The two videos of Researchers, presented individually in two venues, use local resources, as participating artists are encouraged to do. Erkan Özgen worked with retired Marines to make Hare (2022), a short film in which veterans slap each other, ready guns and throw bullets at a propulsive pace. It’s a reminder that a major Marine Corps training base sits just above the mountain range, occasional bangs lighting up the sky. Dana Sherwood worked with a local animal shelter to provide horses for her play Other dessert landscapes (2022), in which the animals indulge in tables set with what look like lavish desserts – horse-friendly food suspended in gelatin. Shot in infrared, it is strange and dreamlike.

The memories of the earth are summoned in several works, including hut i and Hut II (2014) by Rachel Whiteread, perhaps the most internationally known artist. These gray huts are located down a dirt road on private land and consist of two large-scale cement casts of the family homes that still dot the area. Cement was poured from the inside and then the walls removed, so only impressions of the buildings upside down remain. This is the first time the landowner, who commissioned the work several years ago, has allowed the public to visit.

Alice Chaner, rock pool2022 Courtesy of the artist and High Desert Test Sides, photo by Sarah Lyon

Also referring to the place is Gerald Clarke’s memory of the earth (2022), with its hundreds of pennants flying on poles at Sunfair Dry Lake, each imprinted with the image of a fish. Clarke, a member of the Cahuilla Indians, once lived in the area. Off Ironage Road in Wonder Valley, Alice Channer designed rock pool (2022), a 60-foot-long red container at ground level in the shape of an oil spill. It is filled with rock salt from a nearby salt mine. The other works in this edition of HDTS are by Kate Lee Short Respite (2022), a building designed with pipes around the roofline to capture wind noise, and Dineo Seshee Bopape Lerato the golo (2022), made up of approximately 5,000 bricks handcrafted by local volunteers.

Blazwick has been visiting the area for two decades and was introduced to Zittel by a mutual friend. “I realized what she was building here was this utopian situation,” says the curator, “where she doesn’t differentiate between applied arts and fine arts, that it was all just a vision . Four years ago she was invited to curate the next HDTS, but the exhibition has been delayed so far by Covid-19.

Paloma Varga Weisz, Foreign body2022 Courtesy of the artist and High Desert Test Sites, photo by Sarah Lyon

Over the years, Zendejas says HDTS has attracted more and more visitors, although it’s impossible to track the numbers since visitors explore the exhibits on their own.

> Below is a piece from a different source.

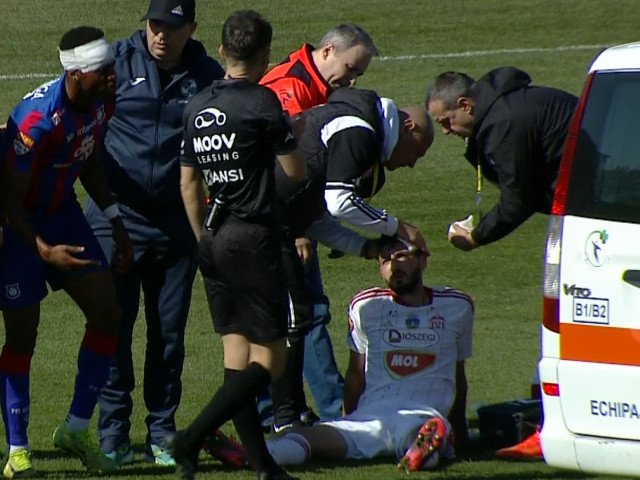 Momente de panică în Bihor, după ce un incident rutier grav a degenerat într-o situație neașteptată și tensionată, care a necesitat intervenția rapidă a forțelor de ordine și a serviciilor medicale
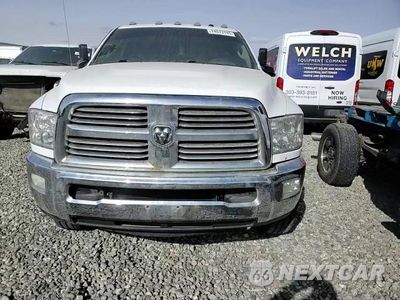 Zdjęcie 13 z 13 samochodu: 2018 RAM 3500 SLT VIN:3C63RRHL0JG168781 - miniatura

Two clear signs of success are the overflowing motels and Airbnb-like accommodations on opening weekends and the other arts events that have sprung up nearby. These include the Joshua Treeniallaunched in 2015, and the better-funded and promoted Desert X, whose third edition in the Coachella Valley took place last year and which partnered with the Saudi government on Desert X AlUla, whose second edition was recently completed.

Recently, Zittel took a step back from AZ West, handing over the management of HDTS and this resort to a team. She moved into a modest house in Joshua Tree with, she says smiling, “a 300 square foot studio that doubled as a garage.” After years of running a workshop producing handcrafted textiles and ceramics, she is once again turning to her own work, although she has not yet understood what form this will take.